Task to carry out
Read through the records. Copy each line that has the word "measured".
──────
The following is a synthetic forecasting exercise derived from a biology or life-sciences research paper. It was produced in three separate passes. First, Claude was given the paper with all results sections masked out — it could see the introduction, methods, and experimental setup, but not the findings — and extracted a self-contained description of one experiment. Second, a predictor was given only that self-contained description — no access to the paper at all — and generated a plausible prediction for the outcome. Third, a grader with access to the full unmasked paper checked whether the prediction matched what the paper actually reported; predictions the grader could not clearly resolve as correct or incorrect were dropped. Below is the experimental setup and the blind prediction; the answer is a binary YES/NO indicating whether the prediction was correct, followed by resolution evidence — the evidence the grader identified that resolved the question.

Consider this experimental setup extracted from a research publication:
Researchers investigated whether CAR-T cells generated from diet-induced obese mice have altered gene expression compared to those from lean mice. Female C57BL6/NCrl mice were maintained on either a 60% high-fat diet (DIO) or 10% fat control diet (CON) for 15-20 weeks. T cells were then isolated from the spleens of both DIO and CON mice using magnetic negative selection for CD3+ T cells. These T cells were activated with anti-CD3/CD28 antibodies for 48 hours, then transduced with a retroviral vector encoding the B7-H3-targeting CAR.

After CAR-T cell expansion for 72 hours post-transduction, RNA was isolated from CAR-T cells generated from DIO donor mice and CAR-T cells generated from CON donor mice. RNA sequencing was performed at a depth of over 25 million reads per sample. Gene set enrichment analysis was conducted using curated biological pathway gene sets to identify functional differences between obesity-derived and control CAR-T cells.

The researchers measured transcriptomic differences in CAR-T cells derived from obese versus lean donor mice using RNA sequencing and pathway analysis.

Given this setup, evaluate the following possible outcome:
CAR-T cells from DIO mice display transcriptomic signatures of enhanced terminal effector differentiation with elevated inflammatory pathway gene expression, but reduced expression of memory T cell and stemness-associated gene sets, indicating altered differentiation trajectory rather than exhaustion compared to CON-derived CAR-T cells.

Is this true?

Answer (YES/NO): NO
──────
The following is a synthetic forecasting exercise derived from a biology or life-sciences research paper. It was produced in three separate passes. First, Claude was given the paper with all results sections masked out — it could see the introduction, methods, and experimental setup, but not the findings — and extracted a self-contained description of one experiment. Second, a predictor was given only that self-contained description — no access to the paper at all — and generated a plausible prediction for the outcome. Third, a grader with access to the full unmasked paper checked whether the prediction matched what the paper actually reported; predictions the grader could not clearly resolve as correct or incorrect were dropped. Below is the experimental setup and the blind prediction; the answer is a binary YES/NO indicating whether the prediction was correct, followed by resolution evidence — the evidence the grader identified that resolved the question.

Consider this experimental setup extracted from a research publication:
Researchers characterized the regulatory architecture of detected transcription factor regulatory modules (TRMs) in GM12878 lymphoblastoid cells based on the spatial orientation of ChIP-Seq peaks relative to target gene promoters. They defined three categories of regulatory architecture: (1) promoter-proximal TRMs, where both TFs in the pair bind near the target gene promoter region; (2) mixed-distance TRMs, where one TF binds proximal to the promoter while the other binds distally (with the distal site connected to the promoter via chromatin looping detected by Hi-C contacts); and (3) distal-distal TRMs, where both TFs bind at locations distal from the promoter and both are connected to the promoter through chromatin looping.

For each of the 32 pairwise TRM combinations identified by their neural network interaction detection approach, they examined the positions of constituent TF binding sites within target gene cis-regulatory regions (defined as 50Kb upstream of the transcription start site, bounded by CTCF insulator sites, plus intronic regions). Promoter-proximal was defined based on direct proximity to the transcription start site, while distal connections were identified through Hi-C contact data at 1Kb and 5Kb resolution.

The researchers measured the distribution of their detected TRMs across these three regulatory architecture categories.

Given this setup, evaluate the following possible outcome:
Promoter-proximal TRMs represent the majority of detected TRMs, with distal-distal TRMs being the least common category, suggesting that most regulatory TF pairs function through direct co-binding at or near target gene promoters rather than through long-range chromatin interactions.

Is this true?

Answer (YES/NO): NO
──────
Answer space
The researchers measured transcriptomic differences in CAR-T cells derived from obese versus lean donor mice using RNA sequencing and pathway analysis.
The researchers measured the distribution of their detected TRMs across these three regulatory architecture categories.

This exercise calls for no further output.